Новый большой мост возводили метрах в двухстах от старого. Высокий, огромный и, несмотря на величину, очень легкий, он строился сразу с обоих берегов. Еще один пролет посередине оставался недостроенным, и две колоссальные дуги стремительно возносились над рекой, точно два прыгнувшие друг другу навстречу тигра. Звонкие удары металла о металл, скрипучие сигналы кранов, шипящие вспышки белого огня электросварки и какой-то ровный, общий шум — все это, соединяясь с приглушенным ревом водяных бурунов, звучало, как симфония.

— Хорош мостик? — с простодушной гордостью, точно это он сам его построил, обернулся к Смарагду Кублицкий.

— Очень! Просто великолепен! — взволнованно сказал Смарагд. И, когда машина поднялась на береговую гору, он еще раз обернулся, чтобы взглянуть на мост.

Какое-то незнакомое, похожее на зависть, чувство охватило Смарагда. Машина была уже далеко от строительства, шоссе снова обхватывали с двух сторон поля и синеватые на горизонте холмы; снова ухали проносившиеся навстречу грузовики, а в ушах все стояли звонкие шумы металлических ударов, сигналы мощных кранов, веселая и могучая музыка стройки.

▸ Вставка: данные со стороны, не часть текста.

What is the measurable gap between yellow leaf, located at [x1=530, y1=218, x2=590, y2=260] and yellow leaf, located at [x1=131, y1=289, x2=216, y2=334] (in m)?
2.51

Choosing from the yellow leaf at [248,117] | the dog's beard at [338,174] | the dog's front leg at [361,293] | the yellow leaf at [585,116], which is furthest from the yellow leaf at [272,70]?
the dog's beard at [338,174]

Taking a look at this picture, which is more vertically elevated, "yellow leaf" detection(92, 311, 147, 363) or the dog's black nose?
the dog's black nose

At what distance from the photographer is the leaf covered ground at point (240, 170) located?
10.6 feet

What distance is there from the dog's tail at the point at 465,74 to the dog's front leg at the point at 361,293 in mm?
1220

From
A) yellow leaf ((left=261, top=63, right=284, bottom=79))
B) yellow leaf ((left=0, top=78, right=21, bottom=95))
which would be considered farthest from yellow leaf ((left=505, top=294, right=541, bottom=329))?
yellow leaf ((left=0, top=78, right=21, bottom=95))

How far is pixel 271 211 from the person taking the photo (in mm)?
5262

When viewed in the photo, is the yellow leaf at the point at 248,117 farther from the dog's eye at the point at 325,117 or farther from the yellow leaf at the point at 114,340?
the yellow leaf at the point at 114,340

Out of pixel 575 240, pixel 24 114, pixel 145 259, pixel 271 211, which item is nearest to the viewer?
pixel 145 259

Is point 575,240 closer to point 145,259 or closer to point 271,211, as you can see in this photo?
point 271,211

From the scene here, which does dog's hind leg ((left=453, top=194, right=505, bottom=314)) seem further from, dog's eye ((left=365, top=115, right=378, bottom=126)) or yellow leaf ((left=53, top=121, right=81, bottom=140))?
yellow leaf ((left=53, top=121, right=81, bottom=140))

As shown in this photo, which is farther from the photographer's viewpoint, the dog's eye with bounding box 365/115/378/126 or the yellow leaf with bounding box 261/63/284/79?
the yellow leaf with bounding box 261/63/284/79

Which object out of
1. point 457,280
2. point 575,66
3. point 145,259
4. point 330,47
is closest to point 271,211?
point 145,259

Почему-то увиденное вдруг вызвало в памяти звон упавшего на кафельный пол металлического предмета… Яркий свет сильных электрических ламп, тишина операционной, сдержанный говор ассистентов… ах, вон что! Упавший на пол предмет — это уроненные неловкой сестрой ножнички. И Сергей Федорыч строго глядит на смутившуюся девушку. Она ждет грубого окрика, она чуть ли даже голову не втянула в плечи, ожидая его, как удара… Но Сергей Федорыч никогда не кричал. Он только взглядывал мельком на провинившегося, и это еще вопрос, что было значительней — раздраженный окрик или этот, брошенный из-под нахмуренных бровей, взгляд. В самом деле, как можно ронять инструмент, когда каждая доля секунды на счету! Но… ничего, ничего. Спокойно. Внутри холодок как лезвие ножа. И сердце, кажется, перестало биться. Глаз достигает необычайной остроты, движения рук — точности тончайшего прибора. Перед тобой великая тайна жизни и смерти. Обнаженные связки мышц, сложнейшие переплетения их нитей… И вот он, источник болей, вот она, причина предотвращаемой смерти! Темное, величиной с горошину пятнышко, окруженное красивым, оранжево-желтым ободком. Спокойно, спокойно… Уверенная рука делает спасительный надрез.

Смарагд вздрогнул, перекрестился. Нет, что же это такое? Двенадцать лет прошло, пора бы забыть, а вот… не забывается! Двенадцать лет тому назад не он ли в зимнем утреннем сумраке монастырской церкви твердо произнес суровые слова отречения от мира, от той беспокойной и шумной жизни, которая до сих пор не перестает ни на минуту его окружать?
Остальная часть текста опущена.